Co-warehousing allows companies to pay for only what they currently require and add space incrementally as they grow. This can be particularly crucial if a business only requires storage space on a seasonal basis. Short-term co-warehousing commitments make it possible to get shelf space as needed rather than paying for an entire year.
Since co-warehousing agreements require a shorter commitment, this flexibility can also work if companies need to downsize. This is an advantage in times of uncertainty, when supply and demand are difficult to predict and when logistical issues can force quick changes to business models.

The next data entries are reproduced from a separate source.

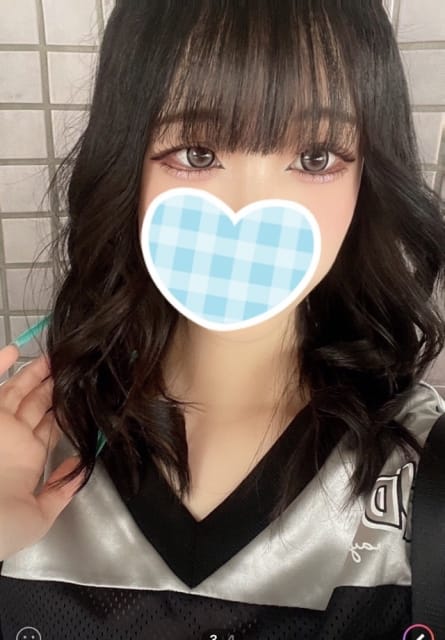 なごみ cure Lady（キュアレディー） (御殿場発)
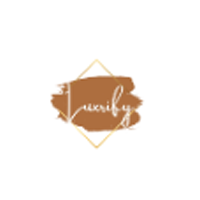 Luxrify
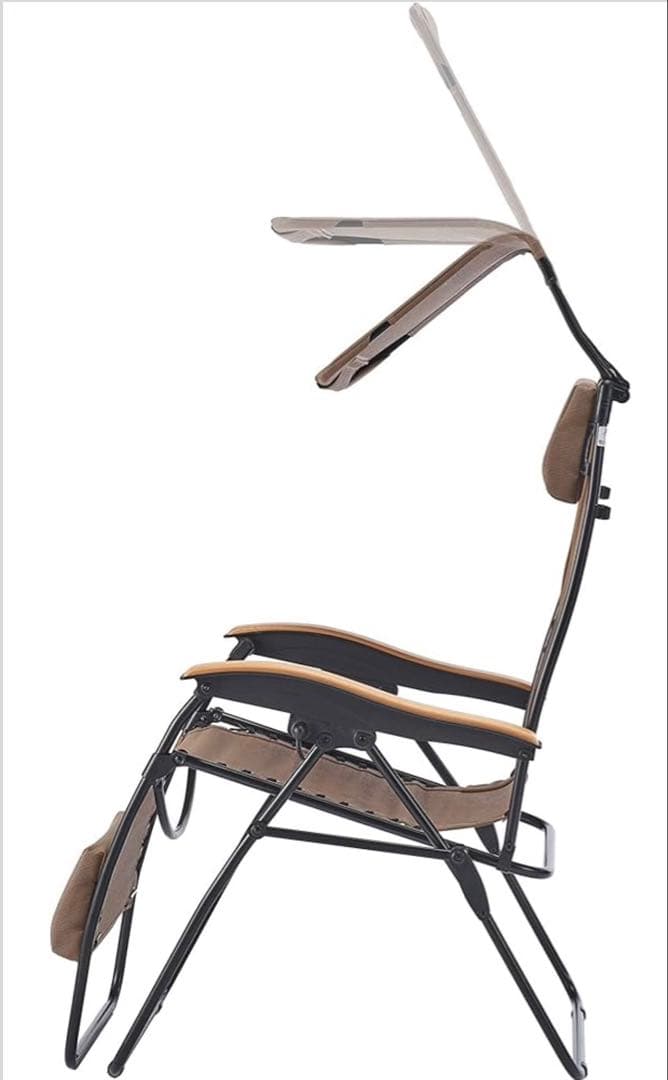 Coleman コールマン インフィニティチェアマックス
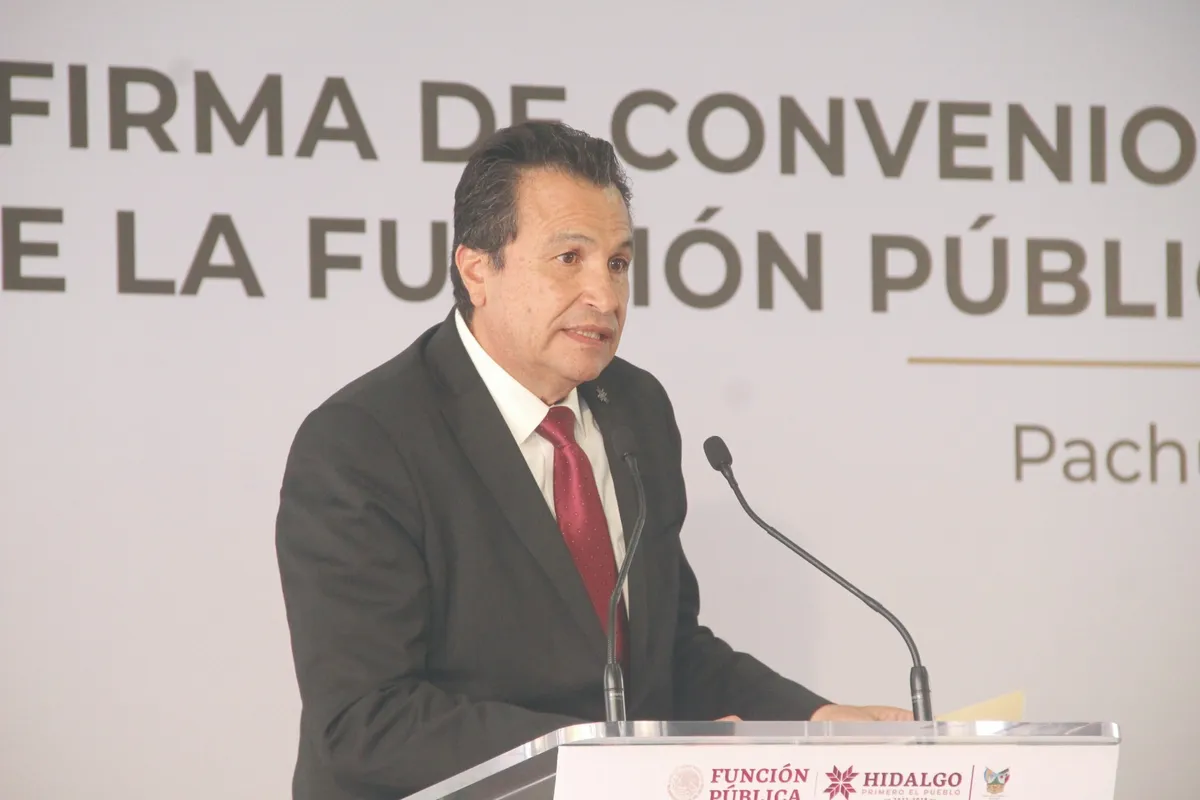 Cinco empresas denunciadas por defectos en obras entregadas en esta administración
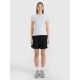 6. Damen-Jogginghose 4F 4FWMM00TSHOF771-20S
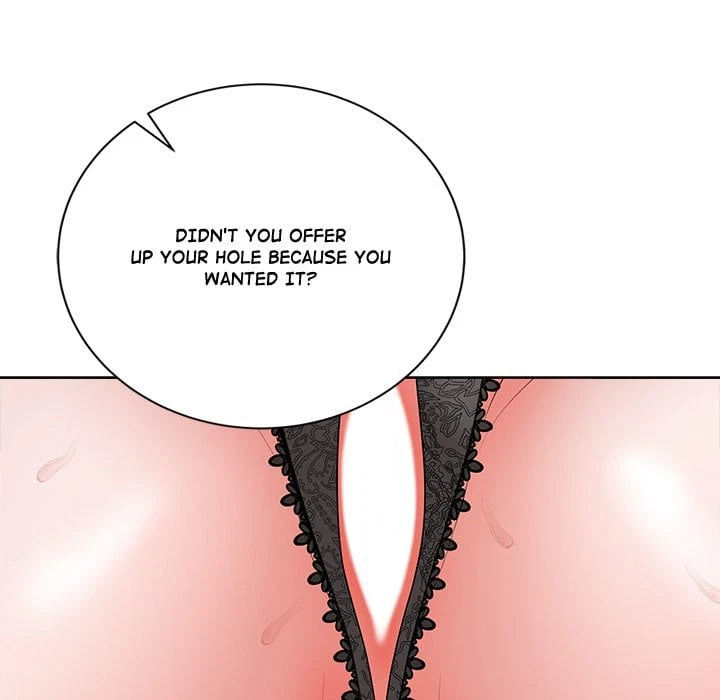 Chapter 58, page 72
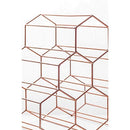 ffffffffe71bffefffdfffdff7d3f3b7fcbbfebbfe7bbcbdfb3fffdb4bcf7bdd000000000000000000330000a2001aab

- Shared costs and services
Co-warehousing also provides businesses with other (sometimes expensive) necessities that they might otherwise overlook. For example, indoor air quality is a necessary but often overlooked aspect of warehouse operations. A shared warehouse will already have the necessary ventilation and protections in place so company owners can be sure that the space is safe and healthy for employees. These features also ensure compliance with workplace health and safety laws.
Other necessary systems, such as fire suppression, are also taken care of, as are climate controls that can help business owners maintain proper conditions for inventory.
Is it wise to invest in co-warehousing spaces?
Does co-warehousing offer the same opportunities to investors as other shared workspaces? Some industry players think so. Real estate investment platform Fundrise is betting on co-warehousing growth. It spent $130 million to acquire properties to help startup Saltbox add warehouse space in 15 different locations around the country.
Meanwhile, the 2022 Warehousing and Global Storage Market Report projects a compound annual growth rate (CAGR) of 8.3% in 2026. That would bring the current global value of the warehouse market from $601.68 billion (2021) to $906.4 billion. It appears that the upward trajectory of the warehousing market will continue after the COVID-19 pandemic.
Co-warehousing is here to stay as an important solution for e-commerce companies and other businesses that need flexible, cost-effective inventory storage solutions. It is also bringing new investment opportunities for those who want to profit from the increase of interest in flexible workspaces.